Once, when I visited a rural town on vacation, a North Korean family I met had a goat at their house. They offered me a cup of goat milk, which had to be boiled first and have a pinch of salt added to it. They then poured it over some rice to eat themselves. I never thought anyone would eat rice soaked in goat milk. I thought “yuk” just at the thought of it. But when I actually tried it, it tasted way better than I had imagined. They even put “sujebi” in goat milk – and it was so good that I still cannot forget how delicious it was.
Because of everything I’ve said so far, you can understand that not many dairy products are made in North Korean factories. I’m sure there are some that produce cheese, butter, and milk in more affluent places such as Pyongyang. But we didn’t have any factories where they produced such dairy products in my hometown.
At the factory which produced ice cream in my hometown, though, they would produce yogurt from time to time. Disappointingly, it didn’t taste any good compared to yogurt produced in Pyongyang. But while they didn’t make yogurt all year round, ice cream there was much easier to get from them. That’s because that ice cream factory wasn’t making the product on behalf of the North Korean government: it was simply selling its product line for the purpose of making profits and money. As a result, that factory hardly ever ran out of electricity and power shortages were another world to them.

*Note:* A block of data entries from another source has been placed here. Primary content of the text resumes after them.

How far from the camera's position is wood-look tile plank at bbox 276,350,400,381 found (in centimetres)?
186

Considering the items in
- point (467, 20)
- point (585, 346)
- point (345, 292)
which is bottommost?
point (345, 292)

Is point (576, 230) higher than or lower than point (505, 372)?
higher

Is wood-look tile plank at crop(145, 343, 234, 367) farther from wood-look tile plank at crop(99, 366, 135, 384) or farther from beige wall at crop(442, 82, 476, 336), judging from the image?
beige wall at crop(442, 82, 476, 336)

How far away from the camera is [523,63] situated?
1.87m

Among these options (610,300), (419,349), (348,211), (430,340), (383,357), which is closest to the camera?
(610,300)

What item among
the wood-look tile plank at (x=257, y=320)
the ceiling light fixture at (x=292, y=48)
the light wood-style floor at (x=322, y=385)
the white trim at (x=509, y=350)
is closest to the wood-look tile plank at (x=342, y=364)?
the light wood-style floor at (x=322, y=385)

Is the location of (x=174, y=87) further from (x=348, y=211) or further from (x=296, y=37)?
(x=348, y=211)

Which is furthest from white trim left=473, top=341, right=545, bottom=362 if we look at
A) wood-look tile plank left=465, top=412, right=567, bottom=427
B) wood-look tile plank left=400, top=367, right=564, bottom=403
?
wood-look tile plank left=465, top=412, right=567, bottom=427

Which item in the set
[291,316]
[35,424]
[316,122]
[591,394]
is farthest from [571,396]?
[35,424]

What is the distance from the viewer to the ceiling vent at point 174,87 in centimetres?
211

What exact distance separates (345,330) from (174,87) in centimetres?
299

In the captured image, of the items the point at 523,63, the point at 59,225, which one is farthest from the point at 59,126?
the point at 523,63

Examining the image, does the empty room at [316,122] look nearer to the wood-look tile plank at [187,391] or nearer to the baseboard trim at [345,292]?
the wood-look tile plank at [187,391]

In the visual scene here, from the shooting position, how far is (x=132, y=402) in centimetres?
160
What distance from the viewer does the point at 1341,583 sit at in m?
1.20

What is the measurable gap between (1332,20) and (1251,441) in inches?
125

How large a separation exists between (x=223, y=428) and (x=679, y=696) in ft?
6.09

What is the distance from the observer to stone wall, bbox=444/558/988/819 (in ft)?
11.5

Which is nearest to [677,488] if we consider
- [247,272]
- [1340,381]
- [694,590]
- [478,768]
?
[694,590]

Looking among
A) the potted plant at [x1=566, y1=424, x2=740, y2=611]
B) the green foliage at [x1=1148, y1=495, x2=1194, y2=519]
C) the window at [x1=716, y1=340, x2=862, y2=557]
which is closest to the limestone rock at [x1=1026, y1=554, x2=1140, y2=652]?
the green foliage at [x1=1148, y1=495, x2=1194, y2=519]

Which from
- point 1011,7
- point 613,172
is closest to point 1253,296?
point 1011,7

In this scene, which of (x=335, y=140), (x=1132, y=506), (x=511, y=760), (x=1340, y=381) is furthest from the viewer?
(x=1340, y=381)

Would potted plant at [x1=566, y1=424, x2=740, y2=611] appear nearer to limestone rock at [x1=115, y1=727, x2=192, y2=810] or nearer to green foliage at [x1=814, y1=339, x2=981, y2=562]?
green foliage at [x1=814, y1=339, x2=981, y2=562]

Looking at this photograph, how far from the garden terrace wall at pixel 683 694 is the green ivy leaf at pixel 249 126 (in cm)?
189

That factory was also good for us because we could buy ice cubes and ice cream from it, even on a blazing hot summer day, as long as we had money. Consequently, those who sold naengmyeon (cold noodles) and icy water bought their ice cubes from such factories.
To conclude, you can buy almost everything in North Korea as long as you have money. But exceptions exist when it comes down to dairy products such as milk and cheese. And in particular, milk and cheese are not easy to buy over there.
Of course, rich people in Pyongyang who have a fridge at home and steady access to electricity don’t have to worry about anything and they can buy milk and cheese anytime they want! But at least in my hometown, there rarely was demand for milk and cheese.